What Are You Packing?
I made a crucial mistake when planning to travel abroad for a year.
See, I’m no fashionista, but I love high-waisted neon pants and Jeffrey Campbell rompers. 40% of my wardrobe could be found in a costume shop because color makes me happy and MORE color makes me do jazz hands. Luckily, where I come from (San Francisco,) Rainbow Brite is basically the fashion mascot.
So I was at a loss when I started packing for a year on the road. I scoured travel blogs looking for advice – and they all said to:
- bring dark colors to hide the dirt,
- avoid patterns so you can maximize the mix and match possibilities,
- don’t bring anything short or revealing so that you don’t attract attention, and
- above all else – function over fashion.
Basically, leave myself at home and borrow from my mom’s closet, right?

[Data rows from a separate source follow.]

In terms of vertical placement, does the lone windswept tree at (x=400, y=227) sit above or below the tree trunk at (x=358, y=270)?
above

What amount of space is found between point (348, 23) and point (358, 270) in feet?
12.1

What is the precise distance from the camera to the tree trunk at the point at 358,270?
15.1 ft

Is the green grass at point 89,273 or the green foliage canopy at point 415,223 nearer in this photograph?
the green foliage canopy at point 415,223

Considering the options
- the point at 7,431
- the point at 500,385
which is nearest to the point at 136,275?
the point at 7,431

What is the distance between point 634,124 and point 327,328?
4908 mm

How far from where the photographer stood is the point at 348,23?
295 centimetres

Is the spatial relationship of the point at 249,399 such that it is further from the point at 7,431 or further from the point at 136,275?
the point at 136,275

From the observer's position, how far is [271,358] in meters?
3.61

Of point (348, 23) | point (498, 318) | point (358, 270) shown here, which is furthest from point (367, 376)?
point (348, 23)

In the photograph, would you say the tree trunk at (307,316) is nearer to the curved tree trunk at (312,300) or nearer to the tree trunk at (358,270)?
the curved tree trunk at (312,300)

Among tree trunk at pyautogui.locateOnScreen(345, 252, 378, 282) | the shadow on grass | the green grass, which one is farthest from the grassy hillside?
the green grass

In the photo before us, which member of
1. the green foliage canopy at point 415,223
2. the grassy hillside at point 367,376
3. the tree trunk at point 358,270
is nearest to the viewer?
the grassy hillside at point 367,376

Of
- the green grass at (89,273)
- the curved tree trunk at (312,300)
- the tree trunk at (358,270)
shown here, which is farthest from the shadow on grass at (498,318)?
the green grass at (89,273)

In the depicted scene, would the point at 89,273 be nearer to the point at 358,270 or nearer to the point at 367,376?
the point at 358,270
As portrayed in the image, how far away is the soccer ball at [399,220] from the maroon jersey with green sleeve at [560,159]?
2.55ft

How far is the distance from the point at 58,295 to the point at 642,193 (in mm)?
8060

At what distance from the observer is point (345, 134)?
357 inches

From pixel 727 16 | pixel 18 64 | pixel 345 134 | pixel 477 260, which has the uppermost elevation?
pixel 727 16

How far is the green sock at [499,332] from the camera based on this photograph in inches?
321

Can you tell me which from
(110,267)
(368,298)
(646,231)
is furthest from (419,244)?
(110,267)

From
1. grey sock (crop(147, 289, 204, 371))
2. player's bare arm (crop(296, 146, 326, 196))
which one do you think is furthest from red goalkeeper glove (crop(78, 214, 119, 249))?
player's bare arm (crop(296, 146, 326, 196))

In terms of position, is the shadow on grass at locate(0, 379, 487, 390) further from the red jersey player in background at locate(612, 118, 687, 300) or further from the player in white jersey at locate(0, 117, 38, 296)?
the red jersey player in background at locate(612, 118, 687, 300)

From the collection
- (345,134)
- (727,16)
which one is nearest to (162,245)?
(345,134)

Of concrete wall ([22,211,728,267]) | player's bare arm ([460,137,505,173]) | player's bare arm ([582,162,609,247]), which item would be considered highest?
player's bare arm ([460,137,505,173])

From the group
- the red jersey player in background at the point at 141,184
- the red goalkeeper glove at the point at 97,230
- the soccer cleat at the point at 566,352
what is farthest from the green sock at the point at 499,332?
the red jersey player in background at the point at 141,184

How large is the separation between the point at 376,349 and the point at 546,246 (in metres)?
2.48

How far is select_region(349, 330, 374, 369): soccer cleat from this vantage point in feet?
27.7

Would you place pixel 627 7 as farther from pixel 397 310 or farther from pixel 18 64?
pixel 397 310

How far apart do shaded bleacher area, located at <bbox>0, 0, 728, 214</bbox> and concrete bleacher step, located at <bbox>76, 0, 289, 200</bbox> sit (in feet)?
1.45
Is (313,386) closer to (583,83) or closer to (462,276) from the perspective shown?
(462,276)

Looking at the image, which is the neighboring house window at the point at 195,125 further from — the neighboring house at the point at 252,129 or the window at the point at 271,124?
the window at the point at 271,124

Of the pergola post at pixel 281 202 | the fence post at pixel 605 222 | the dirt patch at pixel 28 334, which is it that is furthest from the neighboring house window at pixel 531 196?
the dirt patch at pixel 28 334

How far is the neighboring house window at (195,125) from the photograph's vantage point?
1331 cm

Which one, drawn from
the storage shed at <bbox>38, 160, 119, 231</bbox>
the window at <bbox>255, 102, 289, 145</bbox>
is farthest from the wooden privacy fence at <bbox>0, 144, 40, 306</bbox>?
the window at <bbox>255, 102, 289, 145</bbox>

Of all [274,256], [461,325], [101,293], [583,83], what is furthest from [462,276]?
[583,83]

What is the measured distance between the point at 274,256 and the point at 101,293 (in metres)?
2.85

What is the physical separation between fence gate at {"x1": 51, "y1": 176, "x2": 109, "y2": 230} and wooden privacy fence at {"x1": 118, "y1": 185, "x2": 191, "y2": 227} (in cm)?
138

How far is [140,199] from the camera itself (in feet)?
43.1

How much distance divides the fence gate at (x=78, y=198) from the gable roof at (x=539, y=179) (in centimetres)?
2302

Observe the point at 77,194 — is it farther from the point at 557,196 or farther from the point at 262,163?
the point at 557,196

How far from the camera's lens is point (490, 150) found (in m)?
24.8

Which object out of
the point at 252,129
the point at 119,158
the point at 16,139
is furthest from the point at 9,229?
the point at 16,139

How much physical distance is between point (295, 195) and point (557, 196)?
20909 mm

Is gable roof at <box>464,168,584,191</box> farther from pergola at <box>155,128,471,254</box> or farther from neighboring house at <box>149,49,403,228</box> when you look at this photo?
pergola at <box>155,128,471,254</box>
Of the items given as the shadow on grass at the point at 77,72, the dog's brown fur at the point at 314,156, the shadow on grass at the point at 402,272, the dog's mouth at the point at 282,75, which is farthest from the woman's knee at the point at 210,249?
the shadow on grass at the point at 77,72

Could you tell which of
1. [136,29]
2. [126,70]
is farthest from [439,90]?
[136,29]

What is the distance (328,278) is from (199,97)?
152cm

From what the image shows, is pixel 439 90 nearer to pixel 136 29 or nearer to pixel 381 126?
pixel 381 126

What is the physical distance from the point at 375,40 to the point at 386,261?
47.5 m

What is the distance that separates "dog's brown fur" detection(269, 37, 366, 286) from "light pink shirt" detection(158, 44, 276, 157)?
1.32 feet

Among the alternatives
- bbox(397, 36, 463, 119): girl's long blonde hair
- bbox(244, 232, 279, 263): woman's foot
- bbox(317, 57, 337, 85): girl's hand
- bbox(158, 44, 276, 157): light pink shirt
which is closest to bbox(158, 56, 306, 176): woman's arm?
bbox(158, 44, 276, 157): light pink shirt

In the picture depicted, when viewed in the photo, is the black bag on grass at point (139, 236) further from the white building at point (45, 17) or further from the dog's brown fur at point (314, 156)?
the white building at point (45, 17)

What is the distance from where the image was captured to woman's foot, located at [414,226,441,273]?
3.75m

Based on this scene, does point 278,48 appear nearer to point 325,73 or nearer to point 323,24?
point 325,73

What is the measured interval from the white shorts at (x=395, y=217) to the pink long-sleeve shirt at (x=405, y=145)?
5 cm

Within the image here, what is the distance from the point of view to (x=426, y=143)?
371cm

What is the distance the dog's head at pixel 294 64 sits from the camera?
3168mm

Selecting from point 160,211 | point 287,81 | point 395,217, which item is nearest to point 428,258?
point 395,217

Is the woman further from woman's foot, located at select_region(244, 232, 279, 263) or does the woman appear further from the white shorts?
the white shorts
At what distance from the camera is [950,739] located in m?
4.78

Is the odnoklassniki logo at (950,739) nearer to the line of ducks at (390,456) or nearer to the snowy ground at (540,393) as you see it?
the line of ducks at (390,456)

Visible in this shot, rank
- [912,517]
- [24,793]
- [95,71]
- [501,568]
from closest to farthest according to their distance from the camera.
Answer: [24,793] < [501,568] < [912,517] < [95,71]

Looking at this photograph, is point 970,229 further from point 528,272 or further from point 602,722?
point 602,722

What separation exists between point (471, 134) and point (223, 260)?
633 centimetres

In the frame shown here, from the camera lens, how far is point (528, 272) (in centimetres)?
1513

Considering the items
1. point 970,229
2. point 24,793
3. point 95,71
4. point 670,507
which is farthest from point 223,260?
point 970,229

So I took the internet’s advice (first mistake) and gave away my furry vests and platform shoes. I put on a brave face to hide my growing panic because I was going to be a new me – sensible world traveler.
How has it worked out, you might be wondering? Well, there are only so many days that I want to wear t-shirts and jeans, and every day is not one of them. I understand that, in principle, clothes shouldn’t matter, but I do wish that I had packed for me and not the strangers I’ve never met. It drives me mad to look like a Lands’ End catalog.
And now that we have been to five countries and more than 20 cities, I can’t believe I was worried at all. Styles vary so much from place to place that I’ve realized it doesn’t matter what I wear as long as I am comfortable and respectful of local customs. Now I always have my eye on other stylish travelers I meet – when I can, I’ll do a trade with them or score something free that they don’t want to carry any longer. One piece at a time, I’m rebuilding my wacky wardrobe.
So my advice to you is – don’t wear a prom dress to climb Everest, but do pack a couple of your favorite pieces. What we wear is a reflection of who we are. I choose to be me – always at home in a romper, no matter where I am.